エンゼルスの大谷翔平が5月7日(現地時間)のタイガース戦で219日ぶりに復帰。「3番・指名打者」でフル出場した。内容は4打数無安打1打点、1四球2三振だった。
それにしても大谷は、練習再開のゴーサインが出るなり、急ピッチで調整してきた感が強い。実はこれには、低迷するチームの事情も隠されていたというのだ。
「エンゼルスは僅差での最下位争いを続けています。勝率5割にも届かず、早くも来季に向けてのチーム再編が始まりました」(特派記者)
主砲・シモンズの放出説が報じられたのも、その一環だろう。メジャーリーグでは、優勝圏外に脱落したチームは主力選手を放出し、若手を獲得する。来年以降に備えるためだが、こうしたチーム再建案には、今回大谷の早期復帰も含まれていた。

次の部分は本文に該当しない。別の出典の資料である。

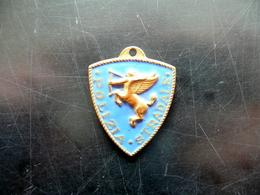 Distintivo Polizia Stradale Bologna Anni '30 Circa - Jetons & Médailles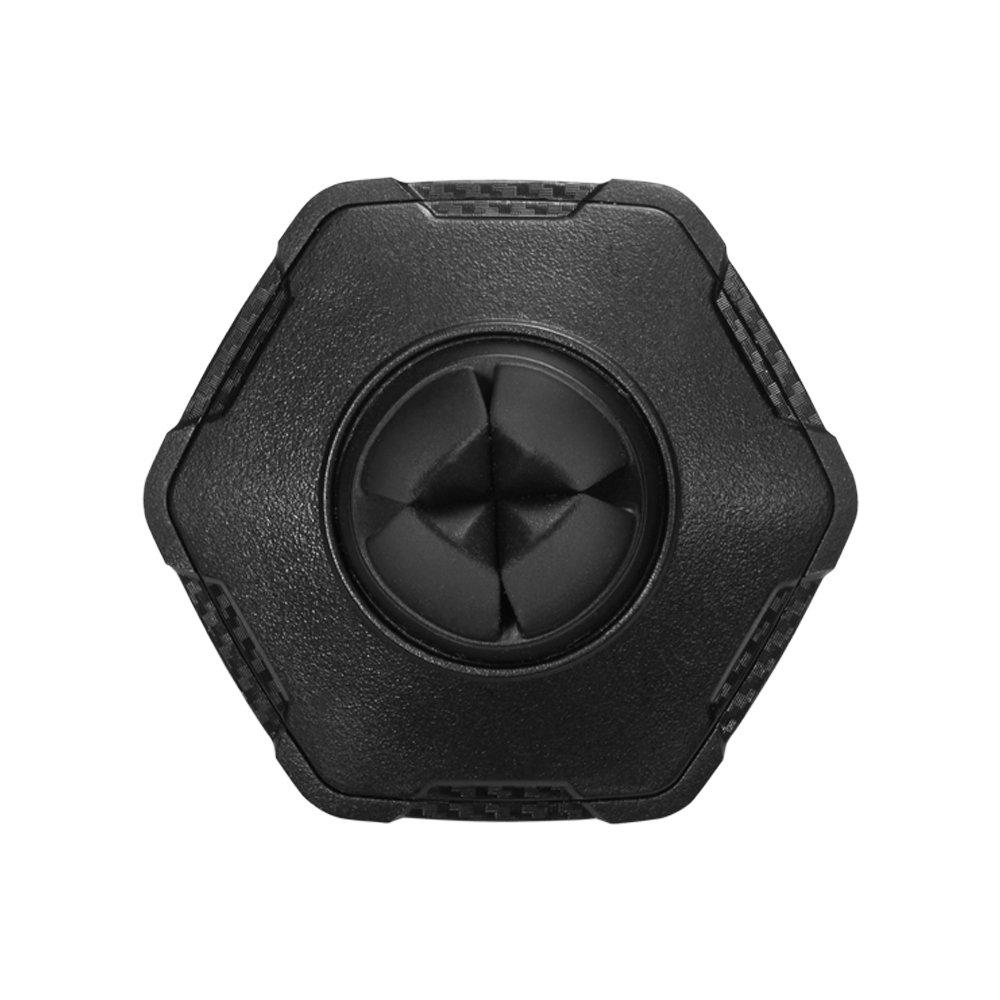 Sostenedor Magn/ético del Tel/éfono para el Coche Spigen KUEL QS11 Dise/ño de carbono en forma hexagonal para la ventilaci/ón de aire gira 360/° grados y F/ácil aplicaci/ón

「大谷がいないと商売にならないとまでは言いませんが、エンゼルスは大谷の影響力を再認識させられたことは間違いありません」(前出・特派記者)
エンゼルス関連のグッズの売上げだが、今年もトップは大谷だという。キャンプから別メニューでチームを離れていたが、球場に訪れるファンが真っ先に手にするのは大谷関連の品物だ。もっとも、二刀流デビューとなった昨季ほどよりは勢いは落ちているが、それでもチームトップなのは、ファンに愛されている証拠だ。しかし、こんな声も聞かれた。
「大谷復帰前は、エンゼルスは優勝圏内から完全に脱落したわけではないものの、勝率が悪くなればなるほど、チーム再編のためにレギュラー選手の放出トレードは激しくなる状況でした。もし大谷が復帰しないまま低迷が続けば、大谷の復帰に対するファンの見方も変わり、『無理をさせるな』の声が、どんどん強くなる懸念があったんです」(スポーツライター)
観客数も減ったエンゼルスにとって、大谷の復帰時期を前倒ししなければ、関連グッズの売上げを伸ばすタイミングも逸してしまう。
大谷は打者に専念すれば40本塁打、40盗塁というメジャー史上5人目となる偉業達成も期待されている。この「40×40クラブ」入りすれば、エンゼルスは大谷グッズの種類を増やせる。しかも、シーズン途中からの「40×40クラブ入り」となれば、稀少価値も高まり、新グッズも製作できる。エンゼルスは大谷を是が非でも早期復活させなければならなかったのだ。